■ Task requirements ■
a) In the post on weapon wounds, which arm did Götz von Berlichingen lose?
b) Lay out everything in the records from the line containing "In the scene, does" down to the end of the records as a Markdown table with the columns Number and Record line, one numbered row per line, leaving out blank lines.

■ Extract to read ■
# # # # #
First of all, if we talk about Götz von Berlichingen elephant gun is actually more lethal than XV century cannons. And he lost his right arm. If we compare it with greatsword wound... I don't see why somebody can't continued to fight after being hit by greatsword - without hand. It's the same case.

If we talk about second one...

Captain Urban was wounded in the leg by direct fire from a 37mm tank-gun.
It couldn't be direct hit. It was a ricochet, or tangential wound, or shrapnel wound, or hit after barrier penetration. Direct hit in the leg from 37mm gun is amputation without any other options.
Maybe you doubt I could find many examples surviving after greatsword hit?

I'd repeat my point.

You said: "non-glancing hit from it [Greatsword] should mean loss of a limb, decapitation, disembowelment, or even complete bifurcation"
I answered: "non-glancing hit from Elephant gun should mean loss of a limb, decapitation, disembowelment, or even complete bifurcation, too"

And your examples: one is loss of a limb, another is unclear, but highly likely it was a glancing hit.
# # # # #
■ Information provided ■
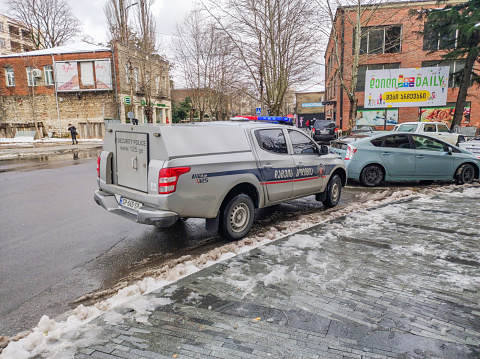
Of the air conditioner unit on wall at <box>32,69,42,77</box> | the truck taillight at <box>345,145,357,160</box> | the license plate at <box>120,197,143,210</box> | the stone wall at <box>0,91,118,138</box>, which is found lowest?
the license plate at <box>120,197,143,210</box>

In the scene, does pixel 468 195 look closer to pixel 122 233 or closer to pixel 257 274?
pixel 257 274

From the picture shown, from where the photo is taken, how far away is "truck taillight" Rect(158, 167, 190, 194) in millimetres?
4301

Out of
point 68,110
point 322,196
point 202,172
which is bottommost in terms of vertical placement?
point 322,196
# # # # #
■ Results of the exercise ■
a) His right arm.

b)
| Number | Record line |
|---|---|
| 1 | In the scene, does pixel 468 195 look closer to pixel 122 233 or closer to pixel 257 274? |
| 2 | pixel 257 274 |
| 3 | From the picture shown, from where the photo is taken, how far away is "truck taillight" Rect(158, 167, 190, 194) in millimetres? |
| 4 | 4301 |
| 5 | Out of |
| 6 | point 68,110 |
| 7 | point 322,196 |
| 8 | point 202,172 |
| 9 | which is bottommost in terms of vertical placement? |
| 10 | point 322,196 |